=== Begin Enclosure ===

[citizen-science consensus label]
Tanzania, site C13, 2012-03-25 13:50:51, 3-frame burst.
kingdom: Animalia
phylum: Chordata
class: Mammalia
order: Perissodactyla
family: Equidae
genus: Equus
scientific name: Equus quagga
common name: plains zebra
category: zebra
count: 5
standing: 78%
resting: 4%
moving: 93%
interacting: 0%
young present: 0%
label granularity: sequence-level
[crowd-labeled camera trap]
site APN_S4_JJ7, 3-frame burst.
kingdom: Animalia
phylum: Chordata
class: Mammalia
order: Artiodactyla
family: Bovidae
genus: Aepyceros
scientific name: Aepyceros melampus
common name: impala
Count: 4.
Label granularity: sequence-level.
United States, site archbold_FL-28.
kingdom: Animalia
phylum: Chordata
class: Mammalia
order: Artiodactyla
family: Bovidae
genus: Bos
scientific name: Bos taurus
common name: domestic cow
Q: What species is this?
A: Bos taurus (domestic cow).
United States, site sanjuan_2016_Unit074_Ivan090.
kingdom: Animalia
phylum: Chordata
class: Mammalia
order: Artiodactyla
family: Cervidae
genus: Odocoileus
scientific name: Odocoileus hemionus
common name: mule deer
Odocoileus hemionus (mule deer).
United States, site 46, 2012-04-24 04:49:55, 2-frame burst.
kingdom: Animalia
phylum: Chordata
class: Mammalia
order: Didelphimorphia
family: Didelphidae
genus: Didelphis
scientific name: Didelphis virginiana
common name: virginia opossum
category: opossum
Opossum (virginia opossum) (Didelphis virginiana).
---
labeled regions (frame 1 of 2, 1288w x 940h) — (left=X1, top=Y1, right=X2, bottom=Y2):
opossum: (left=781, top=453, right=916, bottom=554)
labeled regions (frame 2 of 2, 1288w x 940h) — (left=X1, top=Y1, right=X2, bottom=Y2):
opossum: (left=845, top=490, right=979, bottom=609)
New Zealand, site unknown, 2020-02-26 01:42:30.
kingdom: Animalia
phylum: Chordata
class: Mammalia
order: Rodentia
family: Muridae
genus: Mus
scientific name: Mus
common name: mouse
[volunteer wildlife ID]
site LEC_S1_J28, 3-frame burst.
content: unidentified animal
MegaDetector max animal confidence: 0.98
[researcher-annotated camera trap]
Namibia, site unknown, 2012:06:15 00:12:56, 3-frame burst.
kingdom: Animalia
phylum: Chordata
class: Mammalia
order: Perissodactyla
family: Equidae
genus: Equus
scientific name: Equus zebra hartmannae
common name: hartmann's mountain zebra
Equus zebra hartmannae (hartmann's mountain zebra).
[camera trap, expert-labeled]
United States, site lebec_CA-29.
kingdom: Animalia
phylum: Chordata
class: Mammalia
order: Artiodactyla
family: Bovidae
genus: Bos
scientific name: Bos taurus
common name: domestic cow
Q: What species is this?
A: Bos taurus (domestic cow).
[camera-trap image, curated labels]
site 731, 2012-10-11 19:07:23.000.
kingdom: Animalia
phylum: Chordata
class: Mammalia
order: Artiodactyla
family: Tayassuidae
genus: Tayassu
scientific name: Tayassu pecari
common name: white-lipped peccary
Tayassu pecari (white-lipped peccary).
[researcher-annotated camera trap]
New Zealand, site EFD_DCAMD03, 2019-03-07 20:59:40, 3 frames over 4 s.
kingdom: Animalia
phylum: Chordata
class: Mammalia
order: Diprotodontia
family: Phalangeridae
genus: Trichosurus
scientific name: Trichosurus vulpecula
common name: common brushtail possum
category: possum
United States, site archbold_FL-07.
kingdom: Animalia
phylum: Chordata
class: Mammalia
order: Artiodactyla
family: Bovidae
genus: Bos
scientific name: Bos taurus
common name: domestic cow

=== End Enclosure ===

▶ _EXERCISE DESCRIPTION_: Go through the entries and copy each line holding the string "camera".

▶ _EXERCISE OUTPUT_:
[crowd-labeled camera trap]
[researcher-annotated camera trap]
[camera trap, expert-labeled]
[camera-trap image, curated labels]
[researcher-annotated camera trap]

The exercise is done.